- The Washington Times - Wednesday, April 24, 2024

Jewish-Christian journalist Joel C. Rosenberg, a best-selling author based in Jerusalem, says that attacks by Hamas and Iran have sparked a spiritual crisis for Israelis, including secular Jews, while Palestinians in Gaza and the West Bank may be reassessing their support for radical Islamism.

“This [conflict] rattled Israel to our core,” said Mr. Rosenberg, who runs All Israel News, a website focusing on regional news for an evangelical Christian readership.

“I believe, as a Bible believer, that this comes right out of … the Hebrew prophet Amos, chapter nine, verse nine, where God says ‘In the future, in the end days, I will shake the whole house of Israel.’ And the house of Israel was shaken very badly,” he said.



“People are asking questions: ‘Is there a God? Does he love us? Can he be trusted? And will he show us a way out of this?’”

Mr. Rosenberg said Israelis are holding different views of the conflict’s spiritual impact, depending on their religious orientation.

“Some religious people are angry and saying, ‘God abandoned us, or maybe he’s not even there,’ and secular people are like, ‘We abandoned God. Maybe he is there. And it’s our fault … not that we got attacked, but that we were not under his care and keeping,’” he said

The “massive dislocation” that followed the Israel Defense Forces’ counteroffensive in Gaza means “it’s going to take some time for the smoke to clear, literally and figuratively” before the impact on Palestinians’ spiritual lives can be measured, he said.

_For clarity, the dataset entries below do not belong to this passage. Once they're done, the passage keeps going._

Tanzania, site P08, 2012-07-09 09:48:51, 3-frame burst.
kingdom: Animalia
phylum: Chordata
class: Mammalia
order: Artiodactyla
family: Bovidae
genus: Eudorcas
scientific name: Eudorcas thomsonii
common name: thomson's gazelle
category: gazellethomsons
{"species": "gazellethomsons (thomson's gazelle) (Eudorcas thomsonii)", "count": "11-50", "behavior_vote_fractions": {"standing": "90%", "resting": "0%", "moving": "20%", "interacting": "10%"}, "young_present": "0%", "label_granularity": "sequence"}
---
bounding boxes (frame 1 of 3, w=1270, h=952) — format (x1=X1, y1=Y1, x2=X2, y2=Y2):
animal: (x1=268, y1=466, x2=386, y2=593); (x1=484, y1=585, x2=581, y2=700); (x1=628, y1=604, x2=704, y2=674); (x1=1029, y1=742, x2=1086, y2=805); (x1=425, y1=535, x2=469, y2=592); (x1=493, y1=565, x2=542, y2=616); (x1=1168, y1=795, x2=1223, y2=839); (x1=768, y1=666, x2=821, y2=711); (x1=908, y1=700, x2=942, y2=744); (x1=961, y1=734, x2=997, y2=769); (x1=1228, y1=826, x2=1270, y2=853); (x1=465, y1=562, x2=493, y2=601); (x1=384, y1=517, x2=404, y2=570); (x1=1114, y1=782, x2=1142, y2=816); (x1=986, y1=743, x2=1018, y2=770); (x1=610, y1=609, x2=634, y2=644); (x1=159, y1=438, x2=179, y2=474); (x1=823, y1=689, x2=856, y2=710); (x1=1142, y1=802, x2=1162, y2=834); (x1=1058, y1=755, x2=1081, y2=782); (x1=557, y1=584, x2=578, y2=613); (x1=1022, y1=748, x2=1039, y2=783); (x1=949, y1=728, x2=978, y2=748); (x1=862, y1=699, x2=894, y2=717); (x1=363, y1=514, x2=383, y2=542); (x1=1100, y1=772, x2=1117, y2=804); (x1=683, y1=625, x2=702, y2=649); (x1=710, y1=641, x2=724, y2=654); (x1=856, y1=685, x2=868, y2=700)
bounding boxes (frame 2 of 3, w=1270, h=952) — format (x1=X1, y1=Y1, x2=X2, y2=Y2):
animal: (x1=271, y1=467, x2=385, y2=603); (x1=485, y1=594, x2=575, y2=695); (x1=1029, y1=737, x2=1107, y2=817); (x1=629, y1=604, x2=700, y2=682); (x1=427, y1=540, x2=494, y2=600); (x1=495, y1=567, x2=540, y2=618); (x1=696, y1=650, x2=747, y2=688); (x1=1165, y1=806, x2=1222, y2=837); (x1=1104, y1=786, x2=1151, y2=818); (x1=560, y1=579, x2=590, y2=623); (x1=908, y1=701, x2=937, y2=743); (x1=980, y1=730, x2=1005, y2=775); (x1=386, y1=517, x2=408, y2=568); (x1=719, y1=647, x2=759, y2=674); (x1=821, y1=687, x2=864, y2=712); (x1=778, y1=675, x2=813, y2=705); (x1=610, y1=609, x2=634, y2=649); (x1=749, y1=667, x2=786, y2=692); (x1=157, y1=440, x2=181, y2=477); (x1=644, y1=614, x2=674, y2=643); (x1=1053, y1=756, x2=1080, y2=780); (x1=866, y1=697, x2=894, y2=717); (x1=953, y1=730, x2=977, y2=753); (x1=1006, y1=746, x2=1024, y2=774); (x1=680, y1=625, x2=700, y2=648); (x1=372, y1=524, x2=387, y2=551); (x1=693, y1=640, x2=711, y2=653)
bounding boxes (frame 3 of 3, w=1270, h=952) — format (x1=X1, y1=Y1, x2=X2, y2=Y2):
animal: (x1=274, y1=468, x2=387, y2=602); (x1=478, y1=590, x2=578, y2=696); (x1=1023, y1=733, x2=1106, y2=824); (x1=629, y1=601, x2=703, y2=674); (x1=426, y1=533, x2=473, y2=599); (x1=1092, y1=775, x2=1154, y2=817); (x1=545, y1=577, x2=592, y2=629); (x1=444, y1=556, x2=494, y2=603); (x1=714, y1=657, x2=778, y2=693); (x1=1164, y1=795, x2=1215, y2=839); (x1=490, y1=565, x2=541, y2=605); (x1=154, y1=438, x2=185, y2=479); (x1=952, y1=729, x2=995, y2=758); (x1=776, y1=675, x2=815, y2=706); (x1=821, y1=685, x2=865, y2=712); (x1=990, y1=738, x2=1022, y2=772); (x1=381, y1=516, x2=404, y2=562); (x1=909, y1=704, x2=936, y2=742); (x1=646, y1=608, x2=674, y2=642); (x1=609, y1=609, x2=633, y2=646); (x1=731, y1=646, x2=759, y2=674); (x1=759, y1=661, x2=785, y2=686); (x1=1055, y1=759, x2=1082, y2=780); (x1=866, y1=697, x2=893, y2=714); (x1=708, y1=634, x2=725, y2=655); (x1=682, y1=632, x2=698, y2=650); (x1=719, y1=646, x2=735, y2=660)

“But we have seen in other places when people are engaged in violent, radical Islamism, that when they start to be defeated, the culture starts to rethink” their spiritual orientation, Mr. Rosenberg said.

In Iran, evangelists such as Hormoz Shariat — who broadcasts Christian messages to Iran and the Middle East — say tens of millions are questioning the Islamist approach of the Iranian regime, with many coming to Christian faith.

“The Iranian revolution that’s cooking underneath the regime [is] for democracy, but also [where people are saying,] ‘Get out of our face in terms of your wicked, corrupt brand of religion, we don’t buy it, we’re not doing it. We’re out and, and give us the freedom to look for what’s true,’” Mr. Rosenberg said.

“Both in the Muslim culture and in the Jewish culture, there’s a lot of ferment as people are rethinking what they were taught, and sort of asking questions that maybe they never asked before,” he said. “And many of them — not all, but many — are going to the Bible, both Old Testament and New, looking hungrily for answers.”

He said Christians in the U.S. should pray not only for the release of the 133 hostages held in Gaza for more than 200 days but also for “complete victory over Hamas” and “wisdom on how to nurture the positive alliance between the United States, Europe and Sunni Arab states that helped shoot down 99% of the Iranian missiles and suicide drones that were fired at us.”